[Source text]
OTOH, one's team losing by an horrendous margin may not be the humiliation for a child that adults think it is. Kids are usually much more embarrassed by their personal failures in front of the crowd, not the team's. And they pick up on what adults think they should be embarrassed by. Commenting on what a jerk that Adrian Beltre is for making an error and costing his team the game is likely to come to mind when your own little third baseman makes an error that costs his team the game, even if you say only encouraging you'll-get-'em-next-time-big-guy comments. And the groans of the crowd as a game slips away says it all: this really was important to the adults. That the adult puts it in perspective a minute later may be lost on the child.

I guess this is the spot to put in whatever else occurs to you on the topic.

7 comments:

terri said...

It's been an interesting series. I went over to the First Things post when you originally linked to it, because I wasn't sure what you meant by "running up the score".

I soon realized what the discussion was about.

As far as Joe Carter's original post, I think the whole discussion was a little over-played. Is there a specifically "Christian" way to play sports, or coach teams, or teach children?

I'm not sure that there is.

Most of the principles that people would admire in good coaches, and good sportsmanship are not specifically "christian"...so I think the conversation falters in that area, because there is no one way to be a "christian" team. Any number of things could be emphasized, kindness, hard work, doing your best....although those aren't specifically "christian" values either. To play devil's advocate, one could argue that trying to win or caring about being the best is anti-christian in the sense that people are looking for glory and praise for themselves.

I think giving up the idea that a team of Christians should be following different rules simply because they are Christian would help the situation....and that goes not only for the players and coach, but for those who criticize them, expecting them to somehow be "different" in some indefinable way.

Different how? If the league really was concerned about such a huge point difference, then there should be rules to address the problem. Would a non-Christian team have been criticized in the same manner if roles were reversed?

Part of me thinks not...Because other people expect more of Christians in these situations, while simultaneously not attempting to live by the standard they want to apply.

If a group thinks there is a higher, better way to play sports, then why aren't they trying to incorporate that into the general rules?

As much as I criticize evangelicals, I think they're not getting a fair shake in a situation like this. There didn't seem to be any sense that the team was being particularly obnoxious, or trying to humiliate the other team. I'm sure with hindsight they might have done things differently, but in the middle of the game, with parents and an audience watching, and trying to take into account what decision would be psychologically less humiliating for the losing team...what could they have done?

I have one more related comment.

terri said...

Having the boys in soccer has been very relevant to my interest in this series.

[Required task 1] Decide whether each statement agrees with the passage on youth sports, answering yes or no and quoting the words of the passage that settle it: (a) Children are usually more embarrassed by their team's loss than by their own failures in front of the crowd. (b) The first comment expresses doubt that there is a specifically "Christian" way to play sports. (c) The first comment says the league already had rules to deal with a huge point difference.
The listing has nothing to do with the passage on youth sports.

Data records
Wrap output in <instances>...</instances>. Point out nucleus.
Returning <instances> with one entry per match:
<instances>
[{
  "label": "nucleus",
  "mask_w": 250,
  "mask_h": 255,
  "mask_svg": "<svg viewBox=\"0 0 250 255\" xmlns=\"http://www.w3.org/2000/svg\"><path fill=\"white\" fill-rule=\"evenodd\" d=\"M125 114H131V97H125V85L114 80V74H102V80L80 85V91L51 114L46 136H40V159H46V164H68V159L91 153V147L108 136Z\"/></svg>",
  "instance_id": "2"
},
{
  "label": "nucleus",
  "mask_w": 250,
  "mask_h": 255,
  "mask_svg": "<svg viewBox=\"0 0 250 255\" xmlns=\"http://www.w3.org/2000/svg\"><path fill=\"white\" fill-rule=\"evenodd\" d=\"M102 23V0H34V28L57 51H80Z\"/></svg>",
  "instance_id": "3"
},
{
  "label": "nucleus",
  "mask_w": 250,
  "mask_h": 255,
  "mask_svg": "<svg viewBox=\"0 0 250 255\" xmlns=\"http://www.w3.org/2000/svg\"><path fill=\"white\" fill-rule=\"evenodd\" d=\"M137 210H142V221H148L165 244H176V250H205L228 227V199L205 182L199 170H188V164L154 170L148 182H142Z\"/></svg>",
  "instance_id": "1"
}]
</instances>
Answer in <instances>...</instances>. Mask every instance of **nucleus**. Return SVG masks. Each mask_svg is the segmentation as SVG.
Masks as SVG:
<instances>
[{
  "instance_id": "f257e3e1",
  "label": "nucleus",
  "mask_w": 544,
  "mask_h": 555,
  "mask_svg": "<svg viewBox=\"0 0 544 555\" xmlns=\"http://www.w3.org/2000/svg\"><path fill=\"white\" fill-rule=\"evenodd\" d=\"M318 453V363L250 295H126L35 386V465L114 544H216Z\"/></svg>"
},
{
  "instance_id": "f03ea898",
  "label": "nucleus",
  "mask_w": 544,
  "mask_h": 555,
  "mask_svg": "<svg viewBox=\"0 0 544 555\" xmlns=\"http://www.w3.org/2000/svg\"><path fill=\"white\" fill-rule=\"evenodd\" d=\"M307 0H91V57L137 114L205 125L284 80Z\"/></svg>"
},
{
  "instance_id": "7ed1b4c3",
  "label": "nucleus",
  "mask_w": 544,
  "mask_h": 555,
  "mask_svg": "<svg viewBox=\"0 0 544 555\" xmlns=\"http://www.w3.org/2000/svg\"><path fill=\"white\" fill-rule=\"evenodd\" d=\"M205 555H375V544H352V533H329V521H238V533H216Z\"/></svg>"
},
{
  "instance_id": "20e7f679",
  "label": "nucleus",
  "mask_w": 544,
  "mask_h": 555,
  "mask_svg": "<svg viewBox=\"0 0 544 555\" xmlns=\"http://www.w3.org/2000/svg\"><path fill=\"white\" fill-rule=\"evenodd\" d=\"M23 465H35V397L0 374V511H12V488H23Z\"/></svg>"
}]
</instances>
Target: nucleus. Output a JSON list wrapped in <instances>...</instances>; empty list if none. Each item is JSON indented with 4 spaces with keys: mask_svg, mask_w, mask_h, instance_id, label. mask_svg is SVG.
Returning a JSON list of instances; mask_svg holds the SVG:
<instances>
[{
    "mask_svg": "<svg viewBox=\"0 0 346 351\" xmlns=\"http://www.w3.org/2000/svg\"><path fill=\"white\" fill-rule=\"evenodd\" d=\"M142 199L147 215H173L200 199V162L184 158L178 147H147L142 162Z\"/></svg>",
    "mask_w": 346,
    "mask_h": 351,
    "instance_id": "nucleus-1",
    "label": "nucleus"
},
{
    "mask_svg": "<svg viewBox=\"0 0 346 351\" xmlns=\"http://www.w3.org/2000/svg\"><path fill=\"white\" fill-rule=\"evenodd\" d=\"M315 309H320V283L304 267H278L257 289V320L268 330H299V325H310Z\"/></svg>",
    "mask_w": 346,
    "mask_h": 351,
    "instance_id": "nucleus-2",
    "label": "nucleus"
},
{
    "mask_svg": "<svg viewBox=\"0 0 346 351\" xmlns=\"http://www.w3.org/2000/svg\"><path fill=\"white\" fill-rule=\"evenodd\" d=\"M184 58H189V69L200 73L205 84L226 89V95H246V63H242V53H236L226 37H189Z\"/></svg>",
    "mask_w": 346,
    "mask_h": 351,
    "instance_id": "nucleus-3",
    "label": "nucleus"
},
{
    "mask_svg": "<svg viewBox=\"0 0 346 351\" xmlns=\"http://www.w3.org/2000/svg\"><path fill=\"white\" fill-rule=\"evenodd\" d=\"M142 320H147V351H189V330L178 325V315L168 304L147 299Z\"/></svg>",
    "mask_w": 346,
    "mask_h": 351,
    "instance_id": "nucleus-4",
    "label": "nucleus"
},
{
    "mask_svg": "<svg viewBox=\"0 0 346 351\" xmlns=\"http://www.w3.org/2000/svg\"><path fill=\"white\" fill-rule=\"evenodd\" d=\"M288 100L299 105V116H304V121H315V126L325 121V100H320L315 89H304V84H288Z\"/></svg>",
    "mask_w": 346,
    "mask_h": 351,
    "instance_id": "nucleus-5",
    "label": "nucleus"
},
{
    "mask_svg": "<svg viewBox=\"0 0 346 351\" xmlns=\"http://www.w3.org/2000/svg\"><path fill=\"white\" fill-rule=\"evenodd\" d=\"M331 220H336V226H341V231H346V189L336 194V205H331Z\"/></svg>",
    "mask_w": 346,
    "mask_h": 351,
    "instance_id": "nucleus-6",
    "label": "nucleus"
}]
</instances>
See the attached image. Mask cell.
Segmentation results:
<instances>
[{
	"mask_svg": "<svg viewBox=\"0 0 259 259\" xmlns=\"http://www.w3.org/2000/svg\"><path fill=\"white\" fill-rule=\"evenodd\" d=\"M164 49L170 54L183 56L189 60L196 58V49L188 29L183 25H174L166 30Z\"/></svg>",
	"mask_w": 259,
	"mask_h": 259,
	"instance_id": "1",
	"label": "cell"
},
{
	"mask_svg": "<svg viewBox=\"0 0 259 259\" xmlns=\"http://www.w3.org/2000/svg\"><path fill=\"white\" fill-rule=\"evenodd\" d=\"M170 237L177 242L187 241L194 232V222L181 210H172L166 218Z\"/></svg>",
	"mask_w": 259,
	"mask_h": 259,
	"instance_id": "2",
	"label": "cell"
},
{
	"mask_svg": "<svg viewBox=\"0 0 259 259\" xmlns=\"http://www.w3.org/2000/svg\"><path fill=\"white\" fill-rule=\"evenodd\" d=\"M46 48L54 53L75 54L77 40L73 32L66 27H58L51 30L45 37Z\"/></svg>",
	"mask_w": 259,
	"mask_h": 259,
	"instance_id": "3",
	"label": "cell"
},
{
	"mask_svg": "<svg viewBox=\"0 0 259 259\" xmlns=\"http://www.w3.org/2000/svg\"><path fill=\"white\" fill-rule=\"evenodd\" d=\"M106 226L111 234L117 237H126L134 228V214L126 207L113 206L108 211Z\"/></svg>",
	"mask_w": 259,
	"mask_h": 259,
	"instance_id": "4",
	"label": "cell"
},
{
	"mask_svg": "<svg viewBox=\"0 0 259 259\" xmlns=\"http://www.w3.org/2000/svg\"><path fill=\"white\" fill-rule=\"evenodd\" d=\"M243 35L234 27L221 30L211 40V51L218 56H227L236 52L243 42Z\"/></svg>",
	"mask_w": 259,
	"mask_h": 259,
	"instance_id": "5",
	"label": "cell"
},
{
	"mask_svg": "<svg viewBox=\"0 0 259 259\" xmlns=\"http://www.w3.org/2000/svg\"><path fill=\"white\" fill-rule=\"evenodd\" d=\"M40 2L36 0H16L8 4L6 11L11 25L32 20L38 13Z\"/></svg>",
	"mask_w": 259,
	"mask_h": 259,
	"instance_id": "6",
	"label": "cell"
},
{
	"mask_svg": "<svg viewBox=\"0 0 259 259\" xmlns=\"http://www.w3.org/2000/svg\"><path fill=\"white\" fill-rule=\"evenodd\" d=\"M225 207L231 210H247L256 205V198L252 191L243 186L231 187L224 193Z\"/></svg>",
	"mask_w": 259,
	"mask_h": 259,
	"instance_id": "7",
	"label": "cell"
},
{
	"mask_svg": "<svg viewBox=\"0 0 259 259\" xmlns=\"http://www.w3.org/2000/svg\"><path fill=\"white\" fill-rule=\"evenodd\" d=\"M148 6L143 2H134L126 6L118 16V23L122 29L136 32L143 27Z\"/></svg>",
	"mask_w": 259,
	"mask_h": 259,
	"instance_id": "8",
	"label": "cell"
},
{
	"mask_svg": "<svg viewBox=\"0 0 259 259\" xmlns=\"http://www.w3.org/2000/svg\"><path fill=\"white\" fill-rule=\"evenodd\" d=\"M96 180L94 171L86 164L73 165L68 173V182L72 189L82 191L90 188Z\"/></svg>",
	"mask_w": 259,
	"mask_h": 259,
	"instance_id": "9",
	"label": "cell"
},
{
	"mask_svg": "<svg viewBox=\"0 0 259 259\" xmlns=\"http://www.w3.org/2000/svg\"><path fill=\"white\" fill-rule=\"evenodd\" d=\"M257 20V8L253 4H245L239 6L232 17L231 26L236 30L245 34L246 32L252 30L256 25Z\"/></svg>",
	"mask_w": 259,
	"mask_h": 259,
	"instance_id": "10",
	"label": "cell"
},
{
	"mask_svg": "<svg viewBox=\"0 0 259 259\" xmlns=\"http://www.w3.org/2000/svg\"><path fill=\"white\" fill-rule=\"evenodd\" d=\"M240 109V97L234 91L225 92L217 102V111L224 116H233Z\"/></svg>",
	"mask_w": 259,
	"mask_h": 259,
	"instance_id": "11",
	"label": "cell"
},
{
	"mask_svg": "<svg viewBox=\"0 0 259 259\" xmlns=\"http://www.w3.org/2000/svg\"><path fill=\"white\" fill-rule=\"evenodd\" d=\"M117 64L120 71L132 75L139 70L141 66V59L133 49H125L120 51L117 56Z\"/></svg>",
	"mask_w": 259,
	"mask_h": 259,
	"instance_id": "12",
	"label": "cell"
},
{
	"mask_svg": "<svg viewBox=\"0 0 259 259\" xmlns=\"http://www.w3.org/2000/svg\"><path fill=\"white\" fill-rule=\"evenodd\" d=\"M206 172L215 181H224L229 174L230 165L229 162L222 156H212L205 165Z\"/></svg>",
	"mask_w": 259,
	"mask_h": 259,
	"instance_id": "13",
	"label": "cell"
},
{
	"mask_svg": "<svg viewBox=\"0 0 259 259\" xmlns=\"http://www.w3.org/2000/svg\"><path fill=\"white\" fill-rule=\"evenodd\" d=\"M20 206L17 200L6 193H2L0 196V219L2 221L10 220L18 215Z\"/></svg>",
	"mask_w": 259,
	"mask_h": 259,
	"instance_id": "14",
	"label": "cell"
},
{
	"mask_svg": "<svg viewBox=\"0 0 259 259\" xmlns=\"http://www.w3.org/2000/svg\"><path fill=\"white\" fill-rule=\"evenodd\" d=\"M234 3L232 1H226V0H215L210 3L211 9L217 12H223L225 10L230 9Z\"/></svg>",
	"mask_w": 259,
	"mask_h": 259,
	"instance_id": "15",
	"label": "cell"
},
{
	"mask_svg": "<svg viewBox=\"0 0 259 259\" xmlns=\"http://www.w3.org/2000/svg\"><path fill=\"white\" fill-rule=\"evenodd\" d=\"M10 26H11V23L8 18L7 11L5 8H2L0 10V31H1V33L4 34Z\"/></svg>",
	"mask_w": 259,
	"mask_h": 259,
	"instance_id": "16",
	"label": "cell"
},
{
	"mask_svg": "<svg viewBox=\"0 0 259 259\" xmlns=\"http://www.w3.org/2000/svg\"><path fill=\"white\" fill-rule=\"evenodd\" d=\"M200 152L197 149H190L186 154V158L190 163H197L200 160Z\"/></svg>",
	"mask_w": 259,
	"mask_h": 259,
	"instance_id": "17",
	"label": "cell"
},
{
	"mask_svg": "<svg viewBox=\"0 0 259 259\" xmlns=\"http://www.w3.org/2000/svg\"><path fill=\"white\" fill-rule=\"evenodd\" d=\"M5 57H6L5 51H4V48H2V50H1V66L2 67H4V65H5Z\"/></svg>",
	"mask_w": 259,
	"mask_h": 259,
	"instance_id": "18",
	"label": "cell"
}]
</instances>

[Required task 2] Edit the listing from its first line through the line containing "0H91V57L137 114L205 125L284", both ends included, replacing "Wrap" with "Enclose" and leaving everything else unchanged. Return only those lines.

[Full solution 1]
(a) No: "Kids are usually much more embarrassed by their personal failures in front of the crowd, not the team's."
(b) Yes: "I'm not sure that there is."
(c) No: "If the league really was concerned about such a huge point difference, then there should be rules to address the problem."

[Full solution 2]
Enclose output in <instances>...</instances>. Point out nucleus.
Returning <instances> with one entry per match:
<instances>
[{
  "label": "nucleus",
  "mask_w": 250,
  "mask_h": 255,
  "mask_svg": "<svg viewBox=\"0 0 250 255\" xmlns=\"http://www.w3.org/2000/svg\"><path fill=\"white\" fill-rule=\"evenodd\" d=\"M125 114H131V97H125V85L114 80V74H102V80L80 85V91L51 114L46 136H40V159H46V164H68V159L91 153V147L108 136Z\"/></svg>",
  "instance_id": "2"
},
{
  "label": "nucleus",
  "mask_w": 250,
  "mask_h": 255,
  "mask_svg": "<svg viewBox=\"0 0 250 255\" xmlns=\"http://www.w3.org/2000/svg\"><path fill=\"white\" fill-rule=\"evenodd\" d=\"M102 23V0H34V28L57 51H80Z\"/></svg>",
  "instance_id": "3"
},
{
  "label": "nucleus",
  "mask_w": 250,
  "mask_h": 255,
  "mask_svg": "<svg viewBox=\"0 0 250 255\" xmlns=\"http://www.w3.org/2000/svg\"><path fill=\"white\" fill-rule=\"evenodd\" d=\"M137 210H142V221H148L165 244H176V250H205L228 227V199L205 182L199 170H188V164L154 170L148 182H142Z\"/></svg>",
  "instance_id": "1"
}]
</instances>
Answer in <instances>...</instances>. Mask every instance of **nucleus**. Return SVG masks. Each mask_svg is the segmentation as SVG.
Masks as SVG:
<instances>
[{
  "instance_id": "f257e3e1",
  "label": "nucleus",
  "mask_w": 544,
  "mask_h": 555,
  "mask_svg": "<svg viewBox=\"0 0 544 555\" xmlns=\"http://www.w3.org/2000/svg\"><path fill=\"white\" fill-rule=\"evenodd\" d=\"M318 453V363L250 295H126L35 386V465L114 544H216Z\"/></svg>"
},
{
  "instance_id": "f03ea898",
  "label": "nucleus",
  "mask_w": 544,
  "mask_h": 555,
  "mask_svg": "<svg viewBox=\"0 0 544 555\" xmlns=\"http://www.w3.org/2000/svg\"><path fill=\"white\" fill-rule=\"evenodd\" d=\"M307 0H91V57L137 114L205 125L284 80Z\"/></svg>"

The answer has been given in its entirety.